Surat GIDI (Gereja Injili Di Indonesia) berisi hal pemberitahuan tertanggal 11 Juli 2015 Nomor : 90/SP/GIDI-WT/VII/2015 yang ditujukan kepada ummat Islam se-Kabupaten Tolikara di Karubaga mengandung berbagai pendapat hukum serta konsekwensi hukum. Sebelum terjadi peristiwa pembakaran rumah kios dan masjid Baitul Muttaqin (bukan musholla), sudah beredar pada kalangan ummat Islam di Karubaga-Tolikara dan foto surat inilah yang beredar dibeberapa media mainstream dan medsos lainnya termasuk pada beberapa tulisan di Kompasiana ini tanpa ada rekayasa sedikitpun. Walaupun kebenaran itu telah tersajikan di publik secara meluas, ada saja berbagai kalangan dan pihak yang berupaya untuk menutupinya, mengaburkannya dalam memanipulasi pemberitaan dengan cara mengatakan, bahwa surat GIDI itu palsu, surat GIDI itu tidak melalui mekanisasi struktural keorganisasian dan lain sebagainya. Pokoknya surat asli GIDI di Tolikara yang kontroversial dan intoleransi itu akan direkayasa dan digoreng menjadi surat yang tidak bertuan dan bisa diharapkan paksa menjadi surat yang paling palsu sedunia yang pernah terjadi. Ini adalah cara-cara kotor yang sudah sering terpola budaya pada kelompok tertentu tersebut untuk menutupi berbagai kebusukan serta kesalahan mereka dengan cara apologetika.

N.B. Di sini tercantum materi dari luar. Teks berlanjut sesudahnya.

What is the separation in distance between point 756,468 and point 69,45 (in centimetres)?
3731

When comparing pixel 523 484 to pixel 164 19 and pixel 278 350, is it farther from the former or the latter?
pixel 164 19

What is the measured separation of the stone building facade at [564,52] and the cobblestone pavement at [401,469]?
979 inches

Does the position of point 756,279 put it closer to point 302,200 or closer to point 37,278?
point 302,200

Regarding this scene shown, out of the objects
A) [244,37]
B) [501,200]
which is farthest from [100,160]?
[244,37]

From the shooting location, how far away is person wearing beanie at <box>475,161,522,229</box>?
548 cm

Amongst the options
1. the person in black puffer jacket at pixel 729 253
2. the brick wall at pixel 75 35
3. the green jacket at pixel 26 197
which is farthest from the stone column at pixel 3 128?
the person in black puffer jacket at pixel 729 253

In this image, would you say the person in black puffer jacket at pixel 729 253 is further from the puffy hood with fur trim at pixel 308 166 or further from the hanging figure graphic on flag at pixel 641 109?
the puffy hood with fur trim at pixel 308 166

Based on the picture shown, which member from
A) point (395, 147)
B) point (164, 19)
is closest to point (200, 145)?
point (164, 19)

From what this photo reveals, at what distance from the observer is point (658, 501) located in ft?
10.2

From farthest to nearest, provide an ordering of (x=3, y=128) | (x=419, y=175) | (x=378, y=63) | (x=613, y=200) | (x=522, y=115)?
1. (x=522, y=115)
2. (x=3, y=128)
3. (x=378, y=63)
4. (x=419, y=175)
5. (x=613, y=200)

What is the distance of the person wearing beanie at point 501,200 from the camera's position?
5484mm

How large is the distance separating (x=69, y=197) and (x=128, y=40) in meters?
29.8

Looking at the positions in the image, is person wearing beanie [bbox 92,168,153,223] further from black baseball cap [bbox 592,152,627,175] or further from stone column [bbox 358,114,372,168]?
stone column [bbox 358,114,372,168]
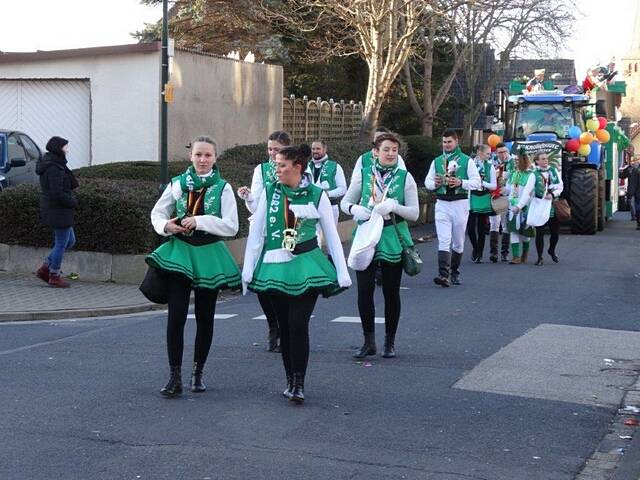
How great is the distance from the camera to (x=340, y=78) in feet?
134

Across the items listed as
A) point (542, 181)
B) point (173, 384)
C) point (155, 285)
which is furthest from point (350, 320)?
point (542, 181)

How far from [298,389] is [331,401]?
31 centimetres

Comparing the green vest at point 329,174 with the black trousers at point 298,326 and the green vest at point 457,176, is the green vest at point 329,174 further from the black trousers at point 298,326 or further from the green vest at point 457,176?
the black trousers at point 298,326

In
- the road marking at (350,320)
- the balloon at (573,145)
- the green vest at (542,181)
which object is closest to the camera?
the road marking at (350,320)

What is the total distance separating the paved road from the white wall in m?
10.8

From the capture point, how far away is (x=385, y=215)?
31.2ft

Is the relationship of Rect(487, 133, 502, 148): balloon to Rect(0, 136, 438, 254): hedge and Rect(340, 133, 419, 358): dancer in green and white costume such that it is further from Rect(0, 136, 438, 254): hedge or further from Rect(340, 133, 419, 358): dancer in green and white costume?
Rect(340, 133, 419, 358): dancer in green and white costume

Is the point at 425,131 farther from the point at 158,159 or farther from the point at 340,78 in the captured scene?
the point at 158,159

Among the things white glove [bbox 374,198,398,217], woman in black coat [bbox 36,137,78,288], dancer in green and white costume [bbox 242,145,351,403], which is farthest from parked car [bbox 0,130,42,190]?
dancer in green and white costume [bbox 242,145,351,403]

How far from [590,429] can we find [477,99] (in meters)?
52.8

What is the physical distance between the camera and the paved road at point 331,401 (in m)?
6.30

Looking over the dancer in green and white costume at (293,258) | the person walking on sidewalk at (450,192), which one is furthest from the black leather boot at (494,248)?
the dancer in green and white costume at (293,258)

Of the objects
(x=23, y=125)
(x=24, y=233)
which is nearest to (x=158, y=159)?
(x=23, y=125)

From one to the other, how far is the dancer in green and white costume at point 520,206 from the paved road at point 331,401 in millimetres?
5129
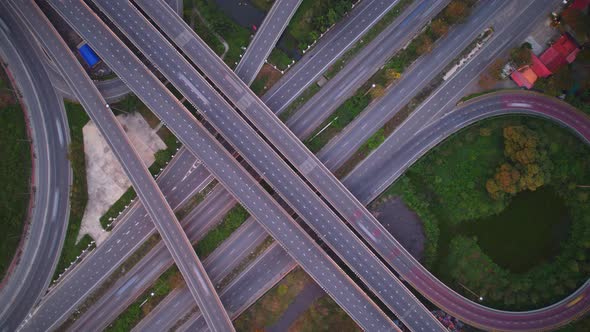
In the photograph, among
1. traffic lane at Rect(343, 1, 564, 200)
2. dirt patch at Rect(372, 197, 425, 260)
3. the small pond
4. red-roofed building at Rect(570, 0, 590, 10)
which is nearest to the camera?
red-roofed building at Rect(570, 0, 590, 10)

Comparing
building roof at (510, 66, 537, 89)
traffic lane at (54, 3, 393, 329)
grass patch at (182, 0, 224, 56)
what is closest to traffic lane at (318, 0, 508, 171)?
building roof at (510, 66, 537, 89)

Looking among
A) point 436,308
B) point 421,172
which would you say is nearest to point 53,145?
point 421,172

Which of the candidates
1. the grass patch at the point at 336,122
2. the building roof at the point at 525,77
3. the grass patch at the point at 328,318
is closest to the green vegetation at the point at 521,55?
the building roof at the point at 525,77

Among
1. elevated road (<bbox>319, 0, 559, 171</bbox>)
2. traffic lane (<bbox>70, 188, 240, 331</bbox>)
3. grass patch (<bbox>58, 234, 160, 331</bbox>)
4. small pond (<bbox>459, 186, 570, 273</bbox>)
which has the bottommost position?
small pond (<bbox>459, 186, 570, 273</bbox>)

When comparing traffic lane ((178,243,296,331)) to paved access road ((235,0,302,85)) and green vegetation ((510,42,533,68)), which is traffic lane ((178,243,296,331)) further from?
green vegetation ((510,42,533,68))

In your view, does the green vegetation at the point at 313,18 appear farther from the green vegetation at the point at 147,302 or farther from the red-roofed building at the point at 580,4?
the green vegetation at the point at 147,302

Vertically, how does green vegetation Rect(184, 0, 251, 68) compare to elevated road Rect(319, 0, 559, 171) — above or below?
above

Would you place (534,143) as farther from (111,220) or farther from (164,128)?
(111,220)

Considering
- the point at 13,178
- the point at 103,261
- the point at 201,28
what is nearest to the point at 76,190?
the point at 13,178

Memperhatikan seluruh kalimat dalam surat tersebut, memang akan mengundang berbagai konsekuensi pertanggungan jawab hukum. Surat yang disebar secara resmi oleh GIDI ini, diutamakan ditujukan kepada ummat Islam se-Kabupaten Tolikara di Karubaga, disamping itu telah pula ditembuskan kepada Pemerintah Daerah setempat yaitu Bupati Kabupaten Tolikara, Ketua DPRD Kabupaten Tolikara, Polres Tolikara, Danramil Tolikara. Inilah isi dari surat pemberitahuan GIDI yang Intoleransi adalah : 1) Mereka akan melakukan seminar KKR Pemuda GIDI tingkat Internasional pada tanggal 13-19 Juli 2015. 2) Pimpinan GIDI Wilayah Toli membatalkan dan menunda semua kegiatan yang mengundang ummat besar daritingkat jemaat lokal dan klasis dari berbagai Yayasan atau lembaga-lembaga lain. (Komentar penulis : Ini adalah urusan intern kalangan GIDI sendiri serta PGLII (Persekutuan Gereja-Gereja dan Lembaga-Lembaga Injili Indonesia) dan tidak ada korelasinya dengan ummat beragama lainnya.) Atas dasar butir 2) ini, GIDI memberitahukan bahwa : a. GIDI tidak mengijinkan pelaksanaan acara sholat Idul Fitri 1436 H pada tanggal 17 Juli 2015 diseluruh wilayah Kabupaten Tolikara (Karubaga). b. Ummat Islam boleh melaksanakan Sholat Idul Fitri dan merayakan lebaran diluar Kabupaten Tolikara (Wamena) atau di Jayapura. c. Dilarang kaum muslimat memakai pakaian Jilbab.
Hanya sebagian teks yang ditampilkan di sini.